Cold Weather Stress

Safety Moment

What is cold weather stress and how can I protect myself from cold-related injuries?

Cold weather stress is extremely dangerous and could cause health emergencies. Cold stress happens when heat leaves the body rapidly due to a drop in temperature and increase in wind speed.

A cold environment forces the body to work harder to maintain its temperature. As temperatures drop and wind speed increases, heat can leave your body more rapidly, putting you at risk of illness and injury or in extreme cases hypothermia.


What are types of cold stress and what are the symptoms?

The three most common types of cold stress include:

  • Hypothermia
  • Frostbite
  • Trench Foot

What is hypothermia?

Hypothermia occurs when the body's temperature drops to 95°F (35°C) or below. Initial signs show the person is alert with uncontrollable shivering. 

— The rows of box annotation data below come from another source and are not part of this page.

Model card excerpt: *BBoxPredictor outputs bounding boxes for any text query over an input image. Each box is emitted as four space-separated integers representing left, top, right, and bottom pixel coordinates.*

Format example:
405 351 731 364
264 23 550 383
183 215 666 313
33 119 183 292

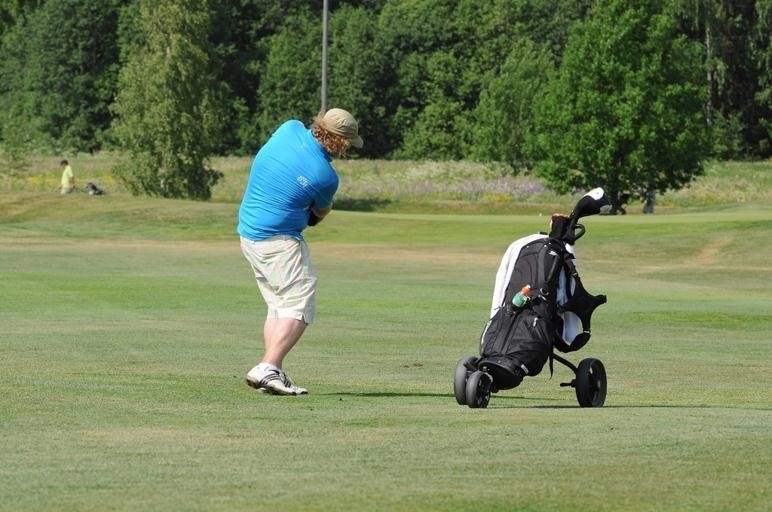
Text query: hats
322 107 364 148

What are the symptoms of hypothermia?

  • Confusion/disorientation, memory loss
  • Slurred speech, incoherence
  • Drowsiness, apparent exhaustion, heart rate and/or breathing slows
  • Loss of consciousness

What should I do if I have hypothermia?

  • Call 911 immediately - If medical help is more than 30 minutes away, give them warm, sweetened drinks if they are alert (no alcohol)
  • Move the person to a warm place
  • Remove wet clothing and change them into dry clothes
  • Cover the body including head and neck with blankets
  • Apply heat packs to the armpits, sides of chest, neck, and groin

What is frostbite?

Frostbite is when the body tissue freezes, typically affecting the extremities like hands and feet and may result in amputation. It can occur at temperatures above freezing due to wind chill.

What are the signs and symptoms of frostbite?

  • Numbness, loss of feeling in extremities
  • White or pale appearance 
  • Red skin, gray/white patches
  • Skin feels firm/hard and may blister

What should I do if I have frostbite?

  • Call 911 immediately - If medical help is more than 30 minutes away, give them warm, sweetened drinks if they are alert (no alcohol)
  • Follow the same recommendations as hypothermia
  • Do not rub the frostbitten area
  • Loosely cover and protect the area from contact
  • Avoid walking if feet are affected
  • Do not try to rewarm the area unless directed by medical professional

What is trench foot?

Trench foot is a non-freezing injury to the foot caused by lengthy exposure to wet and cold environments. It can occur at air temperature as high as 60°F (15°C), if feet are constantly wet.

What are the symptoms of trench foot?

  • Redness
  • Swelling
  • Numbness
  • Blisters

What should I do if I have trench foot?

  • Get to a warm area
  • Remove wet socks/shoes
  • Air dry the foot in a warm area
  • Keep affected feet elevated
  • Avoid walking
  • Get medical attention

Maintaining the necessary precautions to avoid cold-related illness doesn't completely prevent illness from happening. Anyone working on cold weather may be at risk for the three most common types of cold stress, and it's important to watch for signs and know what to do should you or someone else experience these symptoms.